In 1509, Luca Pacioli wrote a book that referred to the number as the “Divine Proportion,” which was illustrated by Leonardo da Vinci. Leonardo later called this sectio aurea or the “Golden Section.”
The Golden Section was used to achieve beauty and balance in many paintings and sculptures within the Renaissance period, which is often referred to as the greatest art period in our history. Da Vinci himself used the Golden Section to define all of his proportions in his painting of The Last Supper, which includes the dimensions of the table, spacing between disciplines, and all proportions of the walls and backgrounds. The Golden ratio also appears in da Vinci’s Vitruvian Man (which is well known to have perfect proportions) as well as the Mona Lisa. Other artists who employed the Golden Section include Raphael, Rembrandt, Seurat, Salvador Dali, and Michelangelo with his painting of the Sistene Chapel and his sculpture, the statue of David.
Other names given to the Golden Ratio throughout history include “Extreme and Mean Ratio,” “Medial Section,” “Divine Section” (Latin: sectio divina), “Golden Proportion,” “Golden Cut,” and the “Golden Number.”
Fibonacci tools use this special ratio that occurs within nature to forecast support and resistance levels. Might sound crazy, but I can attest from my own experience that it works… and works well.
Alright… here we go. Applying the magic algorithm to trading stocks. By far, the most widely used Fibonacci tool is the Fibonacci Retracement. A retracement is simply a pullback or leg down. When price moves significantly, the beginning and the end of that move can be identified as the low and high, the tip of the lowest and highest candle wicks. Using the Fibonacci tool, you can measure the distance of that move and the tool will automatically place Fibonacci retracement levels on the chart. Lets go over one. We’ll use PACB on the 15 min as our example.
To use the tool accurately, start the first point of the tool at the beginning (lowest point) of a leg up/spike/push. The final point (or click of the mouse) should be at the highest point of the move (if your charting software requires a third click, click back at the low again). Chances are that if the fibs are off, it isn’t because they are wrong, its likely because you didn’t measure accurately.
Same chart, but measuring the next leg up:
If finding the highs and lows is difficult for you, draw trend lines from low to high, and measure those moves. There are also many times I will manually type in the coordinates just to ensure that I have the true low and high of the move.
Price action should retrace (or pull back/decline) by a ratio of the Fibonacci sequence, generally a 23.6%, 38.2%, 50%, 61.8%, or 76.4% retracement. In my experience, this is true in all timeframes. Just another reason I never focus on just one. “See the product from every angle before you buy it.”
Keep in mind, in this case you are measuring the move up, after a top is put in. It’s a great tool at predicting a bounce. It can also be extremely useful when covering your short or entering a long trade.

Set exercise:
Extend the passage on the golden ratio and Fibonacci retracement beyond its final sentence.

Data items:

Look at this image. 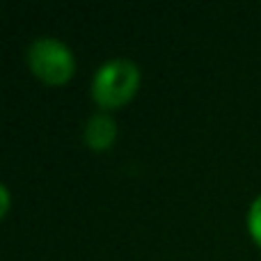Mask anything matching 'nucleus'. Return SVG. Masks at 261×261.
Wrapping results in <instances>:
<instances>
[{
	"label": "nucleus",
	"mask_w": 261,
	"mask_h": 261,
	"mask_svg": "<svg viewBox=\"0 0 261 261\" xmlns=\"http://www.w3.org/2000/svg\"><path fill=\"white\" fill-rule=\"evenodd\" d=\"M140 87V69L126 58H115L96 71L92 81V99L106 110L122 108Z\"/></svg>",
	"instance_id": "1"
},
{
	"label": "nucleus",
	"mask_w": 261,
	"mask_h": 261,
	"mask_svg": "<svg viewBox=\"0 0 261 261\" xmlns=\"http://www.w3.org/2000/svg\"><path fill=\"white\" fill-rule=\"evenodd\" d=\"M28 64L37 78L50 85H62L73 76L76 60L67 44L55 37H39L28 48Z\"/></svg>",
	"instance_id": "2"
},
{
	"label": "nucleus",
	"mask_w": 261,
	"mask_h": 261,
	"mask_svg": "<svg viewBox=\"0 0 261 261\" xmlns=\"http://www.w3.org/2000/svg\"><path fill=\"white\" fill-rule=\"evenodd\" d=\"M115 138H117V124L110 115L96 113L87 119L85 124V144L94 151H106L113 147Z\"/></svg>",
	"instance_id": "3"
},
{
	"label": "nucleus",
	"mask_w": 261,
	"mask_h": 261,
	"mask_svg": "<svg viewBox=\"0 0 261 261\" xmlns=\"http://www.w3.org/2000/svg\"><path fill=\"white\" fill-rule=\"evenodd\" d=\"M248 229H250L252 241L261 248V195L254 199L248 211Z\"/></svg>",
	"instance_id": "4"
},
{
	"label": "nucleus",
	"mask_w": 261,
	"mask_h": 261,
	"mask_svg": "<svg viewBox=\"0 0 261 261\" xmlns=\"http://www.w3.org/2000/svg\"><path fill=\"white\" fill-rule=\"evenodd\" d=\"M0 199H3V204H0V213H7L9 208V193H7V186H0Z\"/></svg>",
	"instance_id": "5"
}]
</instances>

--

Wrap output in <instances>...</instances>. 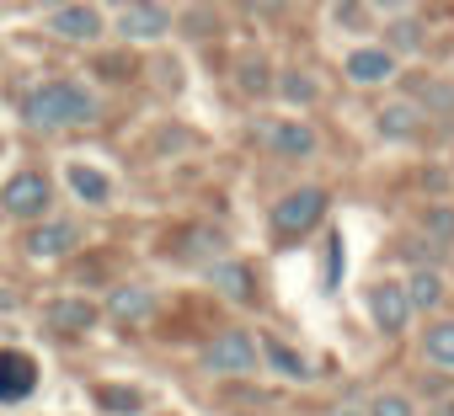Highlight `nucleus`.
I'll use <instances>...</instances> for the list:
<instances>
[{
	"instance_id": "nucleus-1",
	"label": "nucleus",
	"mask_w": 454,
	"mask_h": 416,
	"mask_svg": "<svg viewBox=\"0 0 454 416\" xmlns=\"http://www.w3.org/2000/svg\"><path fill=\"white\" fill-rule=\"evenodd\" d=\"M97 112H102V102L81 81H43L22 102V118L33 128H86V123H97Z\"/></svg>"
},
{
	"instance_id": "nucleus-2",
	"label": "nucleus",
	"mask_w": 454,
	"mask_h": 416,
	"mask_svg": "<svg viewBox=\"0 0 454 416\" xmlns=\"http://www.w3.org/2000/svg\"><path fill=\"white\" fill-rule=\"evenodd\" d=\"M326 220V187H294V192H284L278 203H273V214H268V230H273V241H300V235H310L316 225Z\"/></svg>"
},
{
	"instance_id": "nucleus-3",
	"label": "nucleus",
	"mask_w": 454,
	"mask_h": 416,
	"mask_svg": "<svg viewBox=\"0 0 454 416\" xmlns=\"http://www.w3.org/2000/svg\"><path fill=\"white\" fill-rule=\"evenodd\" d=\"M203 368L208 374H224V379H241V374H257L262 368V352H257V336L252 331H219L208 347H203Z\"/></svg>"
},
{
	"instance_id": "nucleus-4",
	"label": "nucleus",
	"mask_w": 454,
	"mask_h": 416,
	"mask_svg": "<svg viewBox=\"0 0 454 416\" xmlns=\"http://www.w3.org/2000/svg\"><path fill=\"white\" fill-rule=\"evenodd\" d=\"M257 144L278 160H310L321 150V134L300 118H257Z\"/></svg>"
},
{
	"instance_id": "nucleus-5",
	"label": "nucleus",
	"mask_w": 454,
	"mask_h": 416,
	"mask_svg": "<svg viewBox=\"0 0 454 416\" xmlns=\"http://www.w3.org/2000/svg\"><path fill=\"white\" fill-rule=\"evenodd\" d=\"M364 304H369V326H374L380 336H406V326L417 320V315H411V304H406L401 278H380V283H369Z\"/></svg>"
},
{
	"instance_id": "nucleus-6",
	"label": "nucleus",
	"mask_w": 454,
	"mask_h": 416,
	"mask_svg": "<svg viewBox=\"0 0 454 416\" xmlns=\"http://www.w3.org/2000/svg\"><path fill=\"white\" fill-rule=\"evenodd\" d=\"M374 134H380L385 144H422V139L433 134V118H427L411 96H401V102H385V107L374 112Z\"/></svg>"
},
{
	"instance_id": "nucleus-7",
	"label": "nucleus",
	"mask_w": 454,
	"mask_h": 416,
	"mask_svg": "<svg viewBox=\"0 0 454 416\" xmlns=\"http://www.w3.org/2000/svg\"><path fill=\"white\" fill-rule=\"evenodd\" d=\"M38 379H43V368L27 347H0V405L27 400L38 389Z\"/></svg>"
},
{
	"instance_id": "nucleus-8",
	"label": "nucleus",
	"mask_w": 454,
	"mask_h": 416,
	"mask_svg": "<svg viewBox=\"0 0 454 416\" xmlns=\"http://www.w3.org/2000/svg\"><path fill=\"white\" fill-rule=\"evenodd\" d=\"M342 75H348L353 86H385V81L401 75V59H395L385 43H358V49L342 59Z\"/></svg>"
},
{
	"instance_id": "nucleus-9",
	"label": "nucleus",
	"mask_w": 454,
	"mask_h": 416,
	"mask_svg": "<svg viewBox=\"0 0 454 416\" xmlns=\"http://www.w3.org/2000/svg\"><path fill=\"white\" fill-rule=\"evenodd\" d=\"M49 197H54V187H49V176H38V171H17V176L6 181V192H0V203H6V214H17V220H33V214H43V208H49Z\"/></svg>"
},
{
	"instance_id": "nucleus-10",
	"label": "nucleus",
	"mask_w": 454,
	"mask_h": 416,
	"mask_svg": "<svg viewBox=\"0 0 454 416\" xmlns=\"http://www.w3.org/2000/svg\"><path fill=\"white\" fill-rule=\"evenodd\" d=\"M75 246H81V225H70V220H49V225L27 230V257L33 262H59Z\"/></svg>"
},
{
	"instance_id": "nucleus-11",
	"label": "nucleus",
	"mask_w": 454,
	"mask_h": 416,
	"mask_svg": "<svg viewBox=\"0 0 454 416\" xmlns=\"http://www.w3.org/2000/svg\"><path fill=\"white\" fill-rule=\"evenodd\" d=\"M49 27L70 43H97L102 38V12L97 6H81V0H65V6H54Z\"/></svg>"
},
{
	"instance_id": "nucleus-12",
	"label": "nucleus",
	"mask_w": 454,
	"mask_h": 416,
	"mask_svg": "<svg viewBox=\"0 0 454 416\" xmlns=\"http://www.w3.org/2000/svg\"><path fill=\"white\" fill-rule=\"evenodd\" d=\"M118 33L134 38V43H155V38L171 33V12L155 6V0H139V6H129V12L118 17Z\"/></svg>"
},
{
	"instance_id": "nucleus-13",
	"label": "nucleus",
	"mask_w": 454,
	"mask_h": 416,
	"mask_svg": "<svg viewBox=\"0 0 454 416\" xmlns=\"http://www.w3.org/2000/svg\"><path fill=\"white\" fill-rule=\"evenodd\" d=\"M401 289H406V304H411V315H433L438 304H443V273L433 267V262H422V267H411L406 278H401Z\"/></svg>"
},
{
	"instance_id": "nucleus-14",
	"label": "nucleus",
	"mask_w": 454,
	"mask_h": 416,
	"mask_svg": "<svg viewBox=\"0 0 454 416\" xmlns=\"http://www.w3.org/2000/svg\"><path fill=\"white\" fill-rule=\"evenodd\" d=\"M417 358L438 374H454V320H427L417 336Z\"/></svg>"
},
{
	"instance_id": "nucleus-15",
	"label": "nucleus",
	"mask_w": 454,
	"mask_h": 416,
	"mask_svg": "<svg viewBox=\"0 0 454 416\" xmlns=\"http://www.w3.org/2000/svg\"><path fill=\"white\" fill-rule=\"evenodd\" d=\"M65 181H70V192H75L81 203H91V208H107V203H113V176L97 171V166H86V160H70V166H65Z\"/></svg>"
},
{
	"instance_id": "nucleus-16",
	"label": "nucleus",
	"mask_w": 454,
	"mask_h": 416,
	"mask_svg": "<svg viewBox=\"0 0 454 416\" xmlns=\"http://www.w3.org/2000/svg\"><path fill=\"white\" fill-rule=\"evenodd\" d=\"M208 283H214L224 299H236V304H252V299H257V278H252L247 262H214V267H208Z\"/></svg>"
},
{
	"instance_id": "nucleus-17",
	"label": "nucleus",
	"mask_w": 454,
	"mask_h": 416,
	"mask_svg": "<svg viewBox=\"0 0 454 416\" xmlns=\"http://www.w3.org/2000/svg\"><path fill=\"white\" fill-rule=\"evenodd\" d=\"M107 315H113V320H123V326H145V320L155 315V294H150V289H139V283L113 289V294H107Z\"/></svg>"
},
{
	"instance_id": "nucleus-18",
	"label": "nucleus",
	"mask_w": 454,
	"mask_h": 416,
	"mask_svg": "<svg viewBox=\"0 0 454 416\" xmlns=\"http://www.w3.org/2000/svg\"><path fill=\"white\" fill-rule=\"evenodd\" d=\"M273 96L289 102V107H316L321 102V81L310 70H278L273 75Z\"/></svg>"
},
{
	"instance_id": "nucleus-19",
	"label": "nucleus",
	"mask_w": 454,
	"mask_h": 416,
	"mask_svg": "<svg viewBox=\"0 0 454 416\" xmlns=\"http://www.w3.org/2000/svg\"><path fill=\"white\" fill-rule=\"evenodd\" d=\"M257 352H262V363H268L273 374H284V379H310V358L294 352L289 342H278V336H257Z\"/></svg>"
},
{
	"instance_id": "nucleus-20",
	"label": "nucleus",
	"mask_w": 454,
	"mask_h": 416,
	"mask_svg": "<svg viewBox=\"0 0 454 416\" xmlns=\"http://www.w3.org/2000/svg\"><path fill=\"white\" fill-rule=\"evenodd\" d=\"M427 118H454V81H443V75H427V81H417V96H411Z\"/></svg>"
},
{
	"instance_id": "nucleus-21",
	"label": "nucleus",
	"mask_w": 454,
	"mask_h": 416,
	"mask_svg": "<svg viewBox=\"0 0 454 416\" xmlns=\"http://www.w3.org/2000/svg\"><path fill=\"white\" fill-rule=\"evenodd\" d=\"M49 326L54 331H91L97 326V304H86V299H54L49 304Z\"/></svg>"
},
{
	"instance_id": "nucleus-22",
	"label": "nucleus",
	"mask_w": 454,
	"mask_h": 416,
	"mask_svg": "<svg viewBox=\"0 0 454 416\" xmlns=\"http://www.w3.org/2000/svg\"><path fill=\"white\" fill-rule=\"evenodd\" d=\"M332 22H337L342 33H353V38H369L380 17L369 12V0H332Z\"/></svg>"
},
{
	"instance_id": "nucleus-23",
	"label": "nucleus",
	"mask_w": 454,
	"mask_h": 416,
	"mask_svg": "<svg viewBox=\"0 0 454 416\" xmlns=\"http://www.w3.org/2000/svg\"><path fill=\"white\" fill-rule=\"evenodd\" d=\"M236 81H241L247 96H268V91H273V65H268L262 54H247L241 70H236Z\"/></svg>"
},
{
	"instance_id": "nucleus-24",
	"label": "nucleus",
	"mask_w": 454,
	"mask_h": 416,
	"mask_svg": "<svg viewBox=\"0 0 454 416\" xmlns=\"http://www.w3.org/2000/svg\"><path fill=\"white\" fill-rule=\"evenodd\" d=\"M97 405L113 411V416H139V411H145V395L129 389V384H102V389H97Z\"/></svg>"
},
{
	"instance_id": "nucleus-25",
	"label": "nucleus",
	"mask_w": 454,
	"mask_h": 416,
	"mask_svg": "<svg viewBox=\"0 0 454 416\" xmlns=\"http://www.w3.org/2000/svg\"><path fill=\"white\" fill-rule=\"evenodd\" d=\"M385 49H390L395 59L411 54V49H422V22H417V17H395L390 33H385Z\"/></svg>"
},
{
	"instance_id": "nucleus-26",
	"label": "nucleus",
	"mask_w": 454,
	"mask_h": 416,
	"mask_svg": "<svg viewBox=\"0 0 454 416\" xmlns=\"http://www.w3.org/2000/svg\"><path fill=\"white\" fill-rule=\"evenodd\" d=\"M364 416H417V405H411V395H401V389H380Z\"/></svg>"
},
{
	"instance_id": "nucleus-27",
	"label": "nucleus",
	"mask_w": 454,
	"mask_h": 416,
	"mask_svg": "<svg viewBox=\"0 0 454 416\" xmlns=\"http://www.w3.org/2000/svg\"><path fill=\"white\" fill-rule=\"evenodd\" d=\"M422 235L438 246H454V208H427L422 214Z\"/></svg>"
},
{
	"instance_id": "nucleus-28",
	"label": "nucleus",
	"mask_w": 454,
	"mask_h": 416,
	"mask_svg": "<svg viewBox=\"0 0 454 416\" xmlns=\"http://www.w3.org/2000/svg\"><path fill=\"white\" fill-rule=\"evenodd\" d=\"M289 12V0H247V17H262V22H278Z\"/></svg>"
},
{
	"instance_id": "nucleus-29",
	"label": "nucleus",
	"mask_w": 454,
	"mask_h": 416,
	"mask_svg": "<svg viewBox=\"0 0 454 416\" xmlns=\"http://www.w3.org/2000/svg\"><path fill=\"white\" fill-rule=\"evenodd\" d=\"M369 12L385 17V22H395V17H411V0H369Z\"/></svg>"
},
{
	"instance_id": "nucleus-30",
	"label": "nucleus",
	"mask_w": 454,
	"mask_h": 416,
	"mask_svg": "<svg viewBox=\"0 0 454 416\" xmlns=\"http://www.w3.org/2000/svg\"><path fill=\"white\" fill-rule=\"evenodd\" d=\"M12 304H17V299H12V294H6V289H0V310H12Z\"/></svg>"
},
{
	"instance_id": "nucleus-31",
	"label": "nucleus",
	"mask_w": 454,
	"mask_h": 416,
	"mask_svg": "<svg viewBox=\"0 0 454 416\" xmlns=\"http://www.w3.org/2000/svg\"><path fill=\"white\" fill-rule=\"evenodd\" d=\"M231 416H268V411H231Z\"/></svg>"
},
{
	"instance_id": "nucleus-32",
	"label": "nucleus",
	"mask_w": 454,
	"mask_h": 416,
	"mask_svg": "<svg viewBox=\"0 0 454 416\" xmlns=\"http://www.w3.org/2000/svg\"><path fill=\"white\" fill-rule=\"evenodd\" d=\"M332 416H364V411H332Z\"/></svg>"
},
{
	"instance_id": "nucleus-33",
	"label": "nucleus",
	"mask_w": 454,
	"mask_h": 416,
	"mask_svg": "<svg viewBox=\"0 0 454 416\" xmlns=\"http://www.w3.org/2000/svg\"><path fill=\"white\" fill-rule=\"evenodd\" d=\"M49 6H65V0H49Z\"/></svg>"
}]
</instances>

Exercise answer:
You can go back over most any chart that you have recently traded and add fib lines to major moves. You will likely see what you could have done differently had you utilized this tool. Here are three different examples on one daily chart for SPY:
Fibonacci Support and Resistance
Notice on the chart below that after the top was put in on SPY, the price fell to the .382 retracement level to first find support, with the price bouncing back to the .236 which is now a broken support (turned resistance). The price then bounces off this resistance and turns downward, breaking support and continuing the fall to find a base at the .50 retracement level.
Once the base formed (in this case, at the .50) the price rallied to break support.
Above, I’ve highlighted the significant drops at the support break levels. These drops indicate heavy selling, most likely a result of longs selling, stops triggering, short entries, put options, or a number of other factors. Either way, it is evidence that these Fibonacci levels are respected throughout the market.
This is where things really get interesting. Using the Fibonacci retracement tool effectively can signal the best entries, and warn you of imminent pullbacks. Again, the following is valid for all timeframes:
Entry – These points that provide long entry opportunities (or bounces) are the .382, .5, and the .618 levels. If you prefer to scale in, your first entry would potentially be the .382, with adds coming at .5 and the .618 should the price drop to that level.
If a safer trade is what you prefer, wait until the touch of the .618 and a break of the .5 resistance to the upside for a long entry signal. Set stop just below that level.
Exit – When holding a long position, the recent low is likely behind you. With the Fibonacci tool starting at that low, keep moving the ending point up as new highs come in. Remember, each fib level is a support level. If scale out is your style, a break in the .236 would be your first sell order. The next would be the .382, followed by the .5, and a break in the .618 being your “all out.”
For a safer play, close your long position at the first sign of a pullback. If the .236 level holds, consider adding to your winner. If it breaks to the downside, close your long position.
Entry – Essentially the signals for shorts are the opposite of longs. Following a run or move up, a break in the .236 signals a reverse in momentum, and that price may be heading down.
For the scale trade, your first entry would be a break in the .236 support to the downside, with adds coming at the .382, .5, and each break that follows. For smart trade, short at break of .236 and cover if unable to break the .382 to the downside. Set stop just above .236 level, moving down above each level that as it breaks to the downside.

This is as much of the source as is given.